A critic from Rediff.com wrote that "The film has nothing much to offer except some stunning images of Hong Kong. Go for it if you want to see the locales of Hong Kong and its skyline". A critic from The Times of India scored the film at 3.5 out of 5 stars and wrote "Shivrajkumar steals the show. Priya Mani is impressive.

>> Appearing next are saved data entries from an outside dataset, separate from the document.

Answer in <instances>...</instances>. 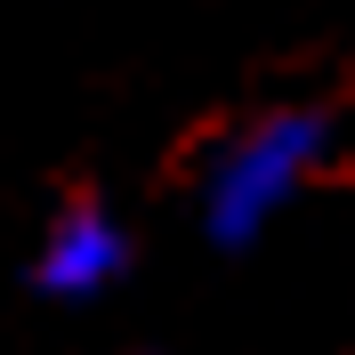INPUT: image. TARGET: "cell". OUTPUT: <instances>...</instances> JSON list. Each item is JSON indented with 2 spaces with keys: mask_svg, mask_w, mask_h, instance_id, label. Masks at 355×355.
I'll return each instance as SVG.
<instances>
[{
  "mask_svg": "<svg viewBox=\"0 0 355 355\" xmlns=\"http://www.w3.org/2000/svg\"><path fill=\"white\" fill-rule=\"evenodd\" d=\"M323 137H331L323 113H266V121L234 130L218 146V162H210V178H202V226H210L226 250L259 243L266 226L299 202V186L315 178Z\"/></svg>",
  "mask_w": 355,
  "mask_h": 355,
  "instance_id": "cell-1",
  "label": "cell"
},
{
  "mask_svg": "<svg viewBox=\"0 0 355 355\" xmlns=\"http://www.w3.org/2000/svg\"><path fill=\"white\" fill-rule=\"evenodd\" d=\"M121 259H130V234H121L97 202H73L65 218L49 226L41 259H33V283H41L49 299H97V291L121 275Z\"/></svg>",
  "mask_w": 355,
  "mask_h": 355,
  "instance_id": "cell-2",
  "label": "cell"
}]
</instances>
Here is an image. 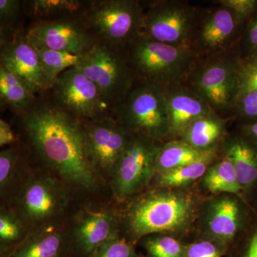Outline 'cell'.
Segmentation results:
<instances>
[{
  "label": "cell",
  "mask_w": 257,
  "mask_h": 257,
  "mask_svg": "<svg viewBox=\"0 0 257 257\" xmlns=\"http://www.w3.org/2000/svg\"><path fill=\"white\" fill-rule=\"evenodd\" d=\"M27 150L69 189L91 192L99 179L88 162L83 121L52 101L37 99L18 114Z\"/></svg>",
  "instance_id": "obj_1"
},
{
  "label": "cell",
  "mask_w": 257,
  "mask_h": 257,
  "mask_svg": "<svg viewBox=\"0 0 257 257\" xmlns=\"http://www.w3.org/2000/svg\"><path fill=\"white\" fill-rule=\"evenodd\" d=\"M69 189L45 167L38 170L29 165L8 207L32 232L58 224L68 209Z\"/></svg>",
  "instance_id": "obj_2"
},
{
  "label": "cell",
  "mask_w": 257,
  "mask_h": 257,
  "mask_svg": "<svg viewBox=\"0 0 257 257\" xmlns=\"http://www.w3.org/2000/svg\"><path fill=\"white\" fill-rule=\"evenodd\" d=\"M125 50L137 78L162 89L182 84L199 56L192 49L172 46L142 35Z\"/></svg>",
  "instance_id": "obj_3"
},
{
  "label": "cell",
  "mask_w": 257,
  "mask_h": 257,
  "mask_svg": "<svg viewBox=\"0 0 257 257\" xmlns=\"http://www.w3.org/2000/svg\"><path fill=\"white\" fill-rule=\"evenodd\" d=\"M76 67L95 84L112 114L136 82L125 48L99 41L83 55Z\"/></svg>",
  "instance_id": "obj_4"
},
{
  "label": "cell",
  "mask_w": 257,
  "mask_h": 257,
  "mask_svg": "<svg viewBox=\"0 0 257 257\" xmlns=\"http://www.w3.org/2000/svg\"><path fill=\"white\" fill-rule=\"evenodd\" d=\"M145 10L135 0H94L82 22L96 41L126 48L141 35Z\"/></svg>",
  "instance_id": "obj_5"
},
{
  "label": "cell",
  "mask_w": 257,
  "mask_h": 257,
  "mask_svg": "<svg viewBox=\"0 0 257 257\" xmlns=\"http://www.w3.org/2000/svg\"><path fill=\"white\" fill-rule=\"evenodd\" d=\"M113 116L130 133L152 141L170 132L164 89L150 83L134 86Z\"/></svg>",
  "instance_id": "obj_6"
},
{
  "label": "cell",
  "mask_w": 257,
  "mask_h": 257,
  "mask_svg": "<svg viewBox=\"0 0 257 257\" xmlns=\"http://www.w3.org/2000/svg\"><path fill=\"white\" fill-rule=\"evenodd\" d=\"M192 211L188 197L172 193L148 194L132 204L126 222L134 235L143 236L181 229L188 222Z\"/></svg>",
  "instance_id": "obj_7"
},
{
  "label": "cell",
  "mask_w": 257,
  "mask_h": 257,
  "mask_svg": "<svg viewBox=\"0 0 257 257\" xmlns=\"http://www.w3.org/2000/svg\"><path fill=\"white\" fill-rule=\"evenodd\" d=\"M199 21L197 12L189 5L179 1L160 2L145 11L141 35L192 50Z\"/></svg>",
  "instance_id": "obj_8"
},
{
  "label": "cell",
  "mask_w": 257,
  "mask_h": 257,
  "mask_svg": "<svg viewBox=\"0 0 257 257\" xmlns=\"http://www.w3.org/2000/svg\"><path fill=\"white\" fill-rule=\"evenodd\" d=\"M88 162L99 181L112 177L133 135L113 115L83 121Z\"/></svg>",
  "instance_id": "obj_9"
},
{
  "label": "cell",
  "mask_w": 257,
  "mask_h": 257,
  "mask_svg": "<svg viewBox=\"0 0 257 257\" xmlns=\"http://www.w3.org/2000/svg\"><path fill=\"white\" fill-rule=\"evenodd\" d=\"M50 90L54 104L81 121L113 115L95 84L76 67L61 74Z\"/></svg>",
  "instance_id": "obj_10"
},
{
  "label": "cell",
  "mask_w": 257,
  "mask_h": 257,
  "mask_svg": "<svg viewBox=\"0 0 257 257\" xmlns=\"http://www.w3.org/2000/svg\"><path fill=\"white\" fill-rule=\"evenodd\" d=\"M187 79L189 87L214 112L228 110L234 106L238 96L236 62L218 58L197 63Z\"/></svg>",
  "instance_id": "obj_11"
},
{
  "label": "cell",
  "mask_w": 257,
  "mask_h": 257,
  "mask_svg": "<svg viewBox=\"0 0 257 257\" xmlns=\"http://www.w3.org/2000/svg\"><path fill=\"white\" fill-rule=\"evenodd\" d=\"M159 149L150 139L133 135L111 177L119 199L131 197L145 187L155 170Z\"/></svg>",
  "instance_id": "obj_12"
},
{
  "label": "cell",
  "mask_w": 257,
  "mask_h": 257,
  "mask_svg": "<svg viewBox=\"0 0 257 257\" xmlns=\"http://www.w3.org/2000/svg\"><path fill=\"white\" fill-rule=\"evenodd\" d=\"M37 50L47 49L84 55L96 42L81 20L34 23L25 33Z\"/></svg>",
  "instance_id": "obj_13"
},
{
  "label": "cell",
  "mask_w": 257,
  "mask_h": 257,
  "mask_svg": "<svg viewBox=\"0 0 257 257\" xmlns=\"http://www.w3.org/2000/svg\"><path fill=\"white\" fill-rule=\"evenodd\" d=\"M0 62L14 72L35 94L50 90L38 52L19 31L15 38L0 51Z\"/></svg>",
  "instance_id": "obj_14"
},
{
  "label": "cell",
  "mask_w": 257,
  "mask_h": 257,
  "mask_svg": "<svg viewBox=\"0 0 257 257\" xmlns=\"http://www.w3.org/2000/svg\"><path fill=\"white\" fill-rule=\"evenodd\" d=\"M239 25L227 8L221 5L214 8L201 21L199 19L192 50L198 55H217L229 46Z\"/></svg>",
  "instance_id": "obj_15"
},
{
  "label": "cell",
  "mask_w": 257,
  "mask_h": 257,
  "mask_svg": "<svg viewBox=\"0 0 257 257\" xmlns=\"http://www.w3.org/2000/svg\"><path fill=\"white\" fill-rule=\"evenodd\" d=\"M170 132L182 133L199 118L214 112L200 96L182 84L164 89Z\"/></svg>",
  "instance_id": "obj_16"
},
{
  "label": "cell",
  "mask_w": 257,
  "mask_h": 257,
  "mask_svg": "<svg viewBox=\"0 0 257 257\" xmlns=\"http://www.w3.org/2000/svg\"><path fill=\"white\" fill-rule=\"evenodd\" d=\"M74 242L85 254L91 255L103 243L117 236L114 219L104 211H83L76 218L72 230Z\"/></svg>",
  "instance_id": "obj_17"
},
{
  "label": "cell",
  "mask_w": 257,
  "mask_h": 257,
  "mask_svg": "<svg viewBox=\"0 0 257 257\" xmlns=\"http://www.w3.org/2000/svg\"><path fill=\"white\" fill-rule=\"evenodd\" d=\"M29 152L20 143L0 150V207H8L29 167Z\"/></svg>",
  "instance_id": "obj_18"
},
{
  "label": "cell",
  "mask_w": 257,
  "mask_h": 257,
  "mask_svg": "<svg viewBox=\"0 0 257 257\" xmlns=\"http://www.w3.org/2000/svg\"><path fill=\"white\" fill-rule=\"evenodd\" d=\"M92 0H31L24 1V13L35 23L82 20Z\"/></svg>",
  "instance_id": "obj_19"
},
{
  "label": "cell",
  "mask_w": 257,
  "mask_h": 257,
  "mask_svg": "<svg viewBox=\"0 0 257 257\" xmlns=\"http://www.w3.org/2000/svg\"><path fill=\"white\" fill-rule=\"evenodd\" d=\"M65 234L58 225L35 230L9 257H60L65 243Z\"/></svg>",
  "instance_id": "obj_20"
},
{
  "label": "cell",
  "mask_w": 257,
  "mask_h": 257,
  "mask_svg": "<svg viewBox=\"0 0 257 257\" xmlns=\"http://www.w3.org/2000/svg\"><path fill=\"white\" fill-rule=\"evenodd\" d=\"M36 94L16 74L0 62V106H7L22 114L37 101Z\"/></svg>",
  "instance_id": "obj_21"
},
{
  "label": "cell",
  "mask_w": 257,
  "mask_h": 257,
  "mask_svg": "<svg viewBox=\"0 0 257 257\" xmlns=\"http://www.w3.org/2000/svg\"><path fill=\"white\" fill-rule=\"evenodd\" d=\"M213 157V150H198L184 142L171 143L159 149L155 160V170H160L161 172H167Z\"/></svg>",
  "instance_id": "obj_22"
},
{
  "label": "cell",
  "mask_w": 257,
  "mask_h": 257,
  "mask_svg": "<svg viewBox=\"0 0 257 257\" xmlns=\"http://www.w3.org/2000/svg\"><path fill=\"white\" fill-rule=\"evenodd\" d=\"M225 121L215 112L199 118L182 133L184 143L201 150H212L211 147L220 139L224 132Z\"/></svg>",
  "instance_id": "obj_23"
},
{
  "label": "cell",
  "mask_w": 257,
  "mask_h": 257,
  "mask_svg": "<svg viewBox=\"0 0 257 257\" xmlns=\"http://www.w3.org/2000/svg\"><path fill=\"white\" fill-rule=\"evenodd\" d=\"M226 157L234 166L241 187L253 184L257 179V152L242 140H235L226 146Z\"/></svg>",
  "instance_id": "obj_24"
},
{
  "label": "cell",
  "mask_w": 257,
  "mask_h": 257,
  "mask_svg": "<svg viewBox=\"0 0 257 257\" xmlns=\"http://www.w3.org/2000/svg\"><path fill=\"white\" fill-rule=\"evenodd\" d=\"M239 209L233 199L226 198L216 203L209 221L211 232L223 239L234 237L238 227Z\"/></svg>",
  "instance_id": "obj_25"
},
{
  "label": "cell",
  "mask_w": 257,
  "mask_h": 257,
  "mask_svg": "<svg viewBox=\"0 0 257 257\" xmlns=\"http://www.w3.org/2000/svg\"><path fill=\"white\" fill-rule=\"evenodd\" d=\"M30 233L14 211L8 207H0V247L13 251Z\"/></svg>",
  "instance_id": "obj_26"
},
{
  "label": "cell",
  "mask_w": 257,
  "mask_h": 257,
  "mask_svg": "<svg viewBox=\"0 0 257 257\" xmlns=\"http://www.w3.org/2000/svg\"><path fill=\"white\" fill-rule=\"evenodd\" d=\"M37 50L50 88L61 74L67 69L77 67L83 56L47 49Z\"/></svg>",
  "instance_id": "obj_27"
},
{
  "label": "cell",
  "mask_w": 257,
  "mask_h": 257,
  "mask_svg": "<svg viewBox=\"0 0 257 257\" xmlns=\"http://www.w3.org/2000/svg\"><path fill=\"white\" fill-rule=\"evenodd\" d=\"M204 181L212 192L237 193L241 187L234 166L227 157L208 171Z\"/></svg>",
  "instance_id": "obj_28"
},
{
  "label": "cell",
  "mask_w": 257,
  "mask_h": 257,
  "mask_svg": "<svg viewBox=\"0 0 257 257\" xmlns=\"http://www.w3.org/2000/svg\"><path fill=\"white\" fill-rule=\"evenodd\" d=\"M211 159L198 161L174 170L162 172L160 183L165 187H173L192 182L206 173Z\"/></svg>",
  "instance_id": "obj_29"
},
{
  "label": "cell",
  "mask_w": 257,
  "mask_h": 257,
  "mask_svg": "<svg viewBox=\"0 0 257 257\" xmlns=\"http://www.w3.org/2000/svg\"><path fill=\"white\" fill-rule=\"evenodd\" d=\"M147 251L152 257H185L181 243L171 236H162L147 240Z\"/></svg>",
  "instance_id": "obj_30"
},
{
  "label": "cell",
  "mask_w": 257,
  "mask_h": 257,
  "mask_svg": "<svg viewBox=\"0 0 257 257\" xmlns=\"http://www.w3.org/2000/svg\"><path fill=\"white\" fill-rule=\"evenodd\" d=\"M238 96L248 92H257V60L249 58L236 62Z\"/></svg>",
  "instance_id": "obj_31"
},
{
  "label": "cell",
  "mask_w": 257,
  "mask_h": 257,
  "mask_svg": "<svg viewBox=\"0 0 257 257\" xmlns=\"http://www.w3.org/2000/svg\"><path fill=\"white\" fill-rule=\"evenodd\" d=\"M91 257H135L133 246L117 236L101 244Z\"/></svg>",
  "instance_id": "obj_32"
},
{
  "label": "cell",
  "mask_w": 257,
  "mask_h": 257,
  "mask_svg": "<svg viewBox=\"0 0 257 257\" xmlns=\"http://www.w3.org/2000/svg\"><path fill=\"white\" fill-rule=\"evenodd\" d=\"M23 12L24 1L0 0V24L19 31L16 25Z\"/></svg>",
  "instance_id": "obj_33"
},
{
  "label": "cell",
  "mask_w": 257,
  "mask_h": 257,
  "mask_svg": "<svg viewBox=\"0 0 257 257\" xmlns=\"http://www.w3.org/2000/svg\"><path fill=\"white\" fill-rule=\"evenodd\" d=\"M217 3L229 10L239 24L247 20L257 11V0H220Z\"/></svg>",
  "instance_id": "obj_34"
},
{
  "label": "cell",
  "mask_w": 257,
  "mask_h": 257,
  "mask_svg": "<svg viewBox=\"0 0 257 257\" xmlns=\"http://www.w3.org/2000/svg\"><path fill=\"white\" fill-rule=\"evenodd\" d=\"M234 106L243 117L257 121V92L241 94L236 98Z\"/></svg>",
  "instance_id": "obj_35"
},
{
  "label": "cell",
  "mask_w": 257,
  "mask_h": 257,
  "mask_svg": "<svg viewBox=\"0 0 257 257\" xmlns=\"http://www.w3.org/2000/svg\"><path fill=\"white\" fill-rule=\"evenodd\" d=\"M218 248L210 241H204L190 245L186 251V257H220Z\"/></svg>",
  "instance_id": "obj_36"
},
{
  "label": "cell",
  "mask_w": 257,
  "mask_h": 257,
  "mask_svg": "<svg viewBox=\"0 0 257 257\" xmlns=\"http://www.w3.org/2000/svg\"><path fill=\"white\" fill-rule=\"evenodd\" d=\"M20 143V140L9 124L0 117V149L12 146Z\"/></svg>",
  "instance_id": "obj_37"
},
{
  "label": "cell",
  "mask_w": 257,
  "mask_h": 257,
  "mask_svg": "<svg viewBox=\"0 0 257 257\" xmlns=\"http://www.w3.org/2000/svg\"><path fill=\"white\" fill-rule=\"evenodd\" d=\"M18 32L0 24V51L15 38Z\"/></svg>",
  "instance_id": "obj_38"
},
{
  "label": "cell",
  "mask_w": 257,
  "mask_h": 257,
  "mask_svg": "<svg viewBox=\"0 0 257 257\" xmlns=\"http://www.w3.org/2000/svg\"><path fill=\"white\" fill-rule=\"evenodd\" d=\"M246 42L251 50L257 47V16L248 26L246 31Z\"/></svg>",
  "instance_id": "obj_39"
},
{
  "label": "cell",
  "mask_w": 257,
  "mask_h": 257,
  "mask_svg": "<svg viewBox=\"0 0 257 257\" xmlns=\"http://www.w3.org/2000/svg\"><path fill=\"white\" fill-rule=\"evenodd\" d=\"M246 257H257V231L250 243Z\"/></svg>",
  "instance_id": "obj_40"
},
{
  "label": "cell",
  "mask_w": 257,
  "mask_h": 257,
  "mask_svg": "<svg viewBox=\"0 0 257 257\" xmlns=\"http://www.w3.org/2000/svg\"><path fill=\"white\" fill-rule=\"evenodd\" d=\"M246 130H248V133L251 135V136H252L253 138L257 142V121L246 126Z\"/></svg>",
  "instance_id": "obj_41"
},
{
  "label": "cell",
  "mask_w": 257,
  "mask_h": 257,
  "mask_svg": "<svg viewBox=\"0 0 257 257\" xmlns=\"http://www.w3.org/2000/svg\"><path fill=\"white\" fill-rule=\"evenodd\" d=\"M11 250L5 249L0 247V257H9L10 253H12Z\"/></svg>",
  "instance_id": "obj_42"
},
{
  "label": "cell",
  "mask_w": 257,
  "mask_h": 257,
  "mask_svg": "<svg viewBox=\"0 0 257 257\" xmlns=\"http://www.w3.org/2000/svg\"><path fill=\"white\" fill-rule=\"evenodd\" d=\"M250 58L257 60V47H256V48L253 49L252 53H251V57H250Z\"/></svg>",
  "instance_id": "obj_43"
}]
</instances>
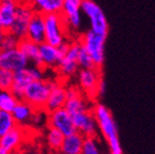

Ashish Vidyarthi has done a wonderful job as a terrorist. KS Chandrasehar’s cinematography is brilliant. Music by Gurukiran has some catchy tunes. But it is MS Ramesh’s dialogues that give life to each and every sequence". Shruti I.L from DNA scored the film at 1 out of 2 stars and says "Just like the film scenes, even the music is generously borrowed. You could do without watching this film if you are not a die hard Shivarajkumar fan. The posters say that the film is high voltage drama, we say it’s just a shock — an unpleasant one!". A critic from News18 India wrote "Guru Kiran provides good background score, but his compositions could have been better. The work of art department is very good. 'Lakshmi' is tailor-made for Shivakumar fans, but still it has many engaging elements to keep family audience happy". B S Srivani from Deccan Herald wrote "Song conception is nice, so are the sets and the amount of CGI work gone behind the scenes. Climax brings Sippy’s post- Sholay work Shaan to mind. Much better than “Shiva,” Lakshmi is definitely worth a watch". A Shardhaa from The New Indian Express wrote "Cinematographer KS Chandrashekar has given a visual treat making good use of the locations. Songs from Gurukiran is a mix of melodious and peppy numbers. But the rhythm and background seems to have been inspired by Bollywood films. The Verdict: If you are looking for some action, here you go".